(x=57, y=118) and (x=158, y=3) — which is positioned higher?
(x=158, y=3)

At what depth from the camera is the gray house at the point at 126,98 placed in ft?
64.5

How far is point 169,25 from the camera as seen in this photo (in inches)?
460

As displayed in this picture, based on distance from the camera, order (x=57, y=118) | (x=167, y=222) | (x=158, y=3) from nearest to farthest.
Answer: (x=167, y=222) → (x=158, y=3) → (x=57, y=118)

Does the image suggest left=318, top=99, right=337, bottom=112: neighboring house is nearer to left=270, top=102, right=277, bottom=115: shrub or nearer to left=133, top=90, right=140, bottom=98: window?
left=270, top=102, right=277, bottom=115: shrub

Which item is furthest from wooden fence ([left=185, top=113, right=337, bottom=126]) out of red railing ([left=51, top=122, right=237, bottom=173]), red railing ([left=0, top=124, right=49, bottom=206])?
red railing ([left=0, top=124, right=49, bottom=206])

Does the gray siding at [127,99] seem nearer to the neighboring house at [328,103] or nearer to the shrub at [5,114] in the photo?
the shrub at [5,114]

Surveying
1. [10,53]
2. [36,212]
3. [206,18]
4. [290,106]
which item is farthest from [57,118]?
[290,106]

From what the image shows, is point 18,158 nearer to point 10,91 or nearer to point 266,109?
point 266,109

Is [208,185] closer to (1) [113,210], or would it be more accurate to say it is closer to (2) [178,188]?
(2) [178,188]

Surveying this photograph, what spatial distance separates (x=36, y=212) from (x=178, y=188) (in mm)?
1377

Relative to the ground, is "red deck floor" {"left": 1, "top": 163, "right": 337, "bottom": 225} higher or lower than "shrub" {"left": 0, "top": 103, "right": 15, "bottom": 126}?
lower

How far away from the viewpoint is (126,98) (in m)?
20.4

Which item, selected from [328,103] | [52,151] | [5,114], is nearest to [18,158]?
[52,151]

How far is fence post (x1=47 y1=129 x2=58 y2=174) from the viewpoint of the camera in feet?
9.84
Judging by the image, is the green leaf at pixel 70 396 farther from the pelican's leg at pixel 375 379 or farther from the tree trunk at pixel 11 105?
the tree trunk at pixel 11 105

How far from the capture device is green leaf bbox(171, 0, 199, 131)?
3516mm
***
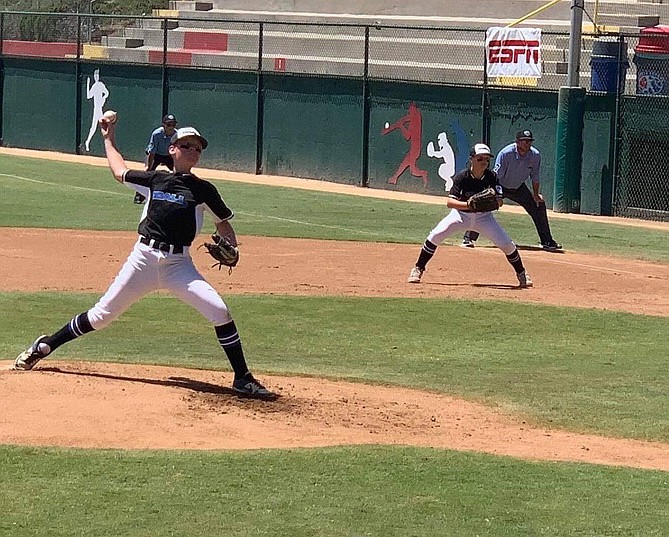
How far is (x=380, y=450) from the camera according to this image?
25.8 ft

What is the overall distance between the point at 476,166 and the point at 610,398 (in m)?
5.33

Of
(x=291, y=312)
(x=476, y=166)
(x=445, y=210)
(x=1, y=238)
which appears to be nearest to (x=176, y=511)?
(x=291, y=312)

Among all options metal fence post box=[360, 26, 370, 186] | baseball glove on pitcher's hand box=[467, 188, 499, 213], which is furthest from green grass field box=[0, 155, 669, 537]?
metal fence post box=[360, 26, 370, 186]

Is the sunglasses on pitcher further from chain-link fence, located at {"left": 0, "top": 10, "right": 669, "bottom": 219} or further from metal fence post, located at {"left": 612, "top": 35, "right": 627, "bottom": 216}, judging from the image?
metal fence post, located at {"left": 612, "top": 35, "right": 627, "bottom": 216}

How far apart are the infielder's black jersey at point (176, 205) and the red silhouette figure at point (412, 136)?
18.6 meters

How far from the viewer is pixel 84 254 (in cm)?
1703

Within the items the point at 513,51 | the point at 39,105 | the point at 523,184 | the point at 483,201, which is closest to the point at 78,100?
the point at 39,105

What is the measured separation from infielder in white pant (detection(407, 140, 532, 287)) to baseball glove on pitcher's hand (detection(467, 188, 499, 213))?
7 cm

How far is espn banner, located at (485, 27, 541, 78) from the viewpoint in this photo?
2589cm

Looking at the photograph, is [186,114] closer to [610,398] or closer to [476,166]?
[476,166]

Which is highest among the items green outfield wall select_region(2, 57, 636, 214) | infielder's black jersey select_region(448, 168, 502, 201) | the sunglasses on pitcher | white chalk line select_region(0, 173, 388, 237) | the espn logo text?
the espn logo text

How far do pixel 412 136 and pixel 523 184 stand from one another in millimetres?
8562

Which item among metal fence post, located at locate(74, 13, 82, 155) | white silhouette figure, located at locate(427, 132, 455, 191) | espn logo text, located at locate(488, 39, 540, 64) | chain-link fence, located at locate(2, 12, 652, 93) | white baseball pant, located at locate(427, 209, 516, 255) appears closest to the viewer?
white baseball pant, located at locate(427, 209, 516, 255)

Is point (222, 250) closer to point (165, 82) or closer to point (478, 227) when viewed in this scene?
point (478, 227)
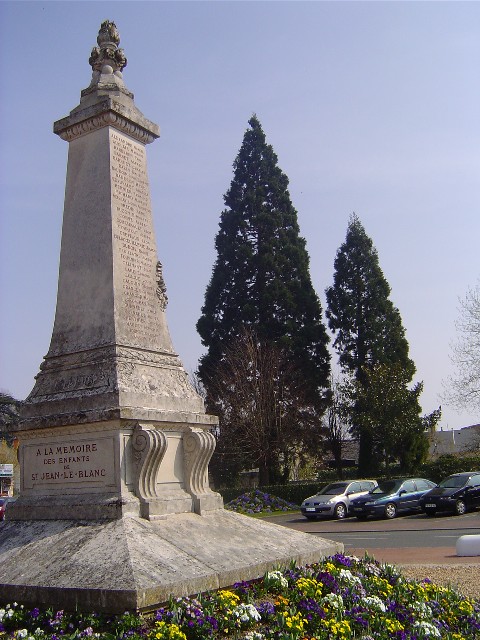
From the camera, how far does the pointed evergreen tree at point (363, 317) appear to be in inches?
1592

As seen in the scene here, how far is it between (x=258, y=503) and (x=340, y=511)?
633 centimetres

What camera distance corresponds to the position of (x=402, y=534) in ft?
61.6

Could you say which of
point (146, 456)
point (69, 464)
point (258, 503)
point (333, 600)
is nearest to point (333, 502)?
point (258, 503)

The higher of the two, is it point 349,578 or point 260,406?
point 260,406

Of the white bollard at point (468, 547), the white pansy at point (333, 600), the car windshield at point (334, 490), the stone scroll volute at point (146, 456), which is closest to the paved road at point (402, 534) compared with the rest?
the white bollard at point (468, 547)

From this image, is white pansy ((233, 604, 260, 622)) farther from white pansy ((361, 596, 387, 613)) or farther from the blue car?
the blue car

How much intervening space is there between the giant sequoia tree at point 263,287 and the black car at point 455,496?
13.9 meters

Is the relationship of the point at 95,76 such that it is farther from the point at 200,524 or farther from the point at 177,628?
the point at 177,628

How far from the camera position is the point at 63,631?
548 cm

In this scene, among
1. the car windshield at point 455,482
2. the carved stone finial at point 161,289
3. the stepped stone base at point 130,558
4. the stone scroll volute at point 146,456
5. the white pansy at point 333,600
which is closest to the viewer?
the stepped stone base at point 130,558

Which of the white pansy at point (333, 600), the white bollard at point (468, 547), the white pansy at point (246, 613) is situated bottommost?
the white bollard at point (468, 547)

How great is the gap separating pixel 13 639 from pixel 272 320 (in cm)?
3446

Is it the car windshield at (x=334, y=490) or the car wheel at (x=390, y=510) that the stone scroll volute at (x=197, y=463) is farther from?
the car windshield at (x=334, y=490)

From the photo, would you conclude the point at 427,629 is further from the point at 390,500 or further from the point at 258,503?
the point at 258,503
***
Written task —
Which lines in the records contain the word "house", with case counting? Return every one of them in full.

Answer to the exercise —
At what depth from the camera is the gray house at the point at 126,98 placed in ft?
Does the image suggest left=318, top=99, right=337, bottom=112: neighboring house is nearer to left=270, top=102, right=277, bottom=115: shrub or nearer to left=133, top=90, right=140, bottom=98: window?
Does the gray siding at [127,99] seem nearer to the neighboring house at [328,103] or nearer to the shrub at [5,114] in the photo?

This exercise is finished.